To do this, I could just re-reply the most recent message that I got from Melissa – the one I already replied to earlier -- but in that case, my earlier reply would be dropped from the conversation when Melissa responds and the conversation continues:
What I really want to do instead is to reply to my own latest message in the conversation, so that the entire thread of the conversation will be preserved in the message:
Unfortunately, some modern email clients do not have very good support for this scenario, including (as I write this) the latest versions of Microsoft Outlook and Novell GroupWise.
- In Outlook (versions 2003 and 2007), if you Reply to a message in your Sent Mail folder, Outlook populates the "To" field with your own address, instead of populating it with the address (or addresses) of the other conversation participants. If you "Reply to All", both your address and the other participants' addresses are populated in the "To" field. In both cases, you need to fix the "To" field manually to make it have only the recipient(s), and not yourself.
- In GroupWise (version 7), the application doesn't permit to you do a Reply on items in the Sent Items folder at all! (The menu item Actions | Reply is disabled when an email message is selected in Sent Items.) Instead, you are obliged to use the Forward feature instead, and then clean up the header fields of the new message by deleting the "Fwd:" that automatically gets prepended to the subject line, and manually re-entering the address (or addresses) of the other conversation participants.
Gmail does handle doing a reply to a sent item correctly – good job by the usability guys at Google!
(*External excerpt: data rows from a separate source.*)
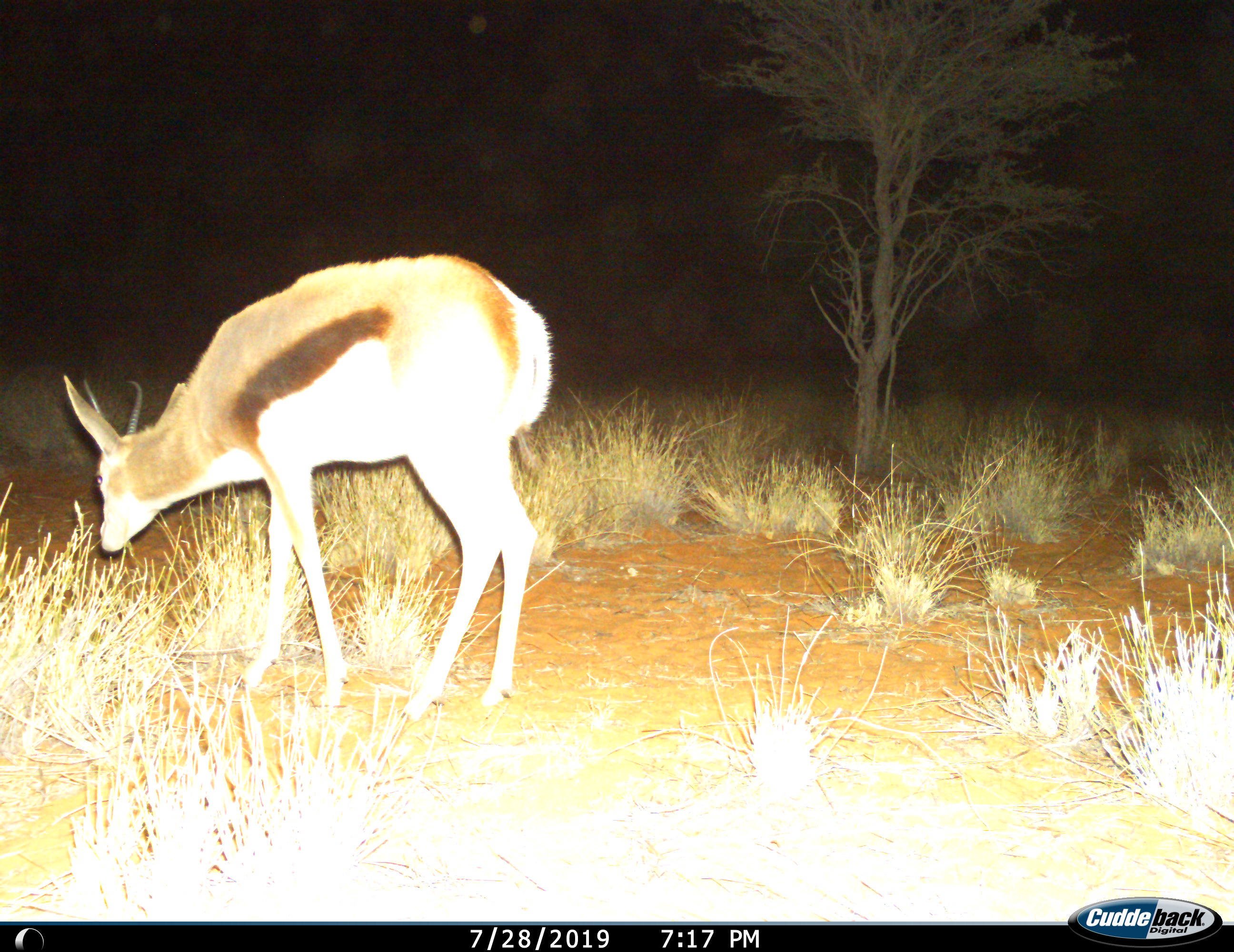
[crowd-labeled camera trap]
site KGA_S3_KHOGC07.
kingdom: Animalia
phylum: Chordata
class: Mammalia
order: Artiodactyla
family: Bovidae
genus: Antidorcas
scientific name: Antidorcas marsupialis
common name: springbok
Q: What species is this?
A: Springbok (Antidorcas marsupialis).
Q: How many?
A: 1.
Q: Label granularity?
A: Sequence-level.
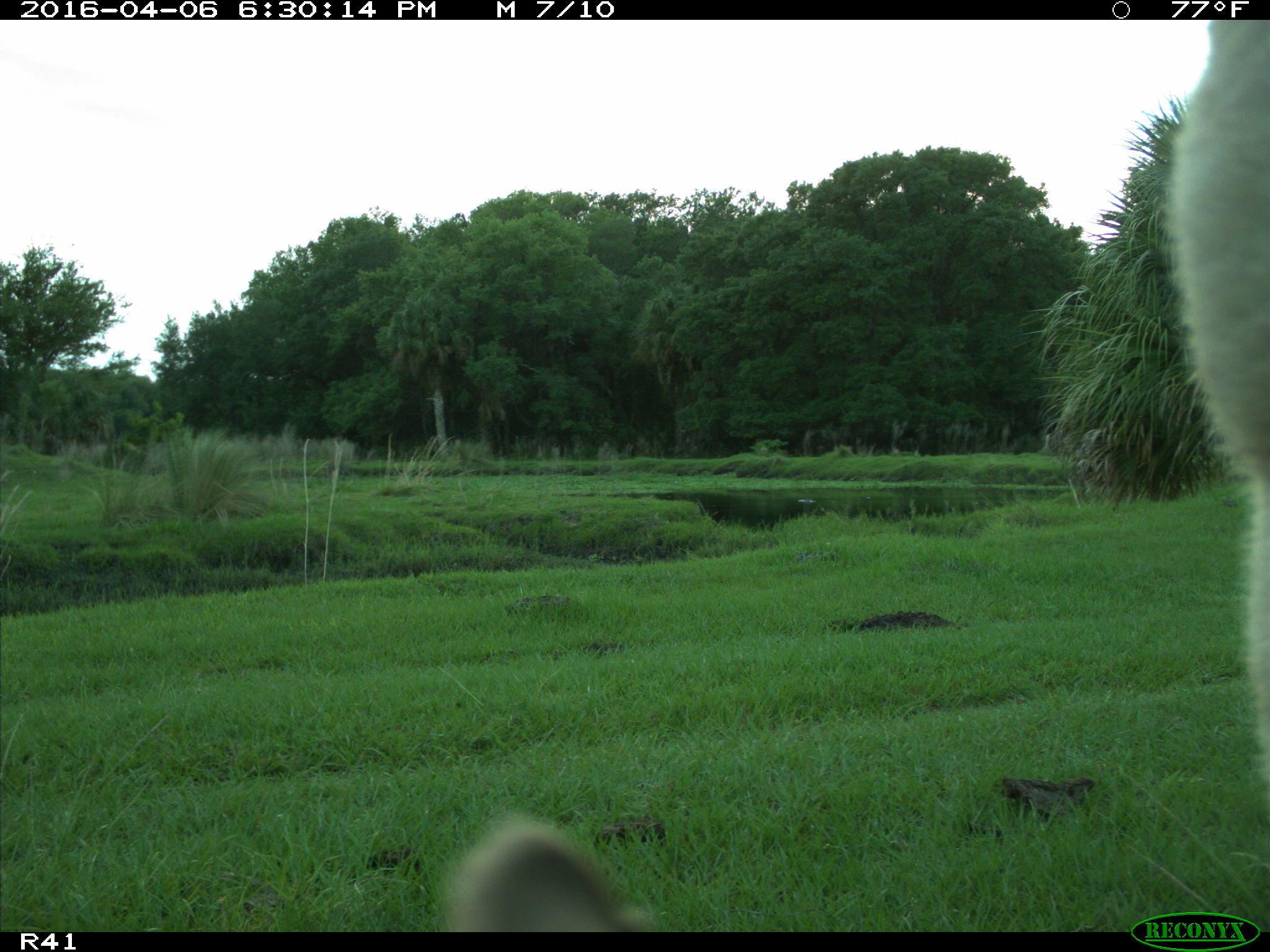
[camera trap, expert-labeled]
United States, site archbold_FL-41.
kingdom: Animalia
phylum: Chordata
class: Mammalia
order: Artiodactyla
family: Bovidae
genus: Bos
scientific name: Bos taurus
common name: domestic cow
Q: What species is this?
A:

Some other, older, mail clients may have handled this correctly as well; thinking back to my time at Michigan, I'm fairly sure that the now-venerable Pine email client handled this case properly.
It would be nice if Outlook and other mail clients that behave similarly would put the other conversation participants' addresses in the "To" field (and the "cc:" field when applicable) instead of your own address when you reply to an email message in your own sent items folder.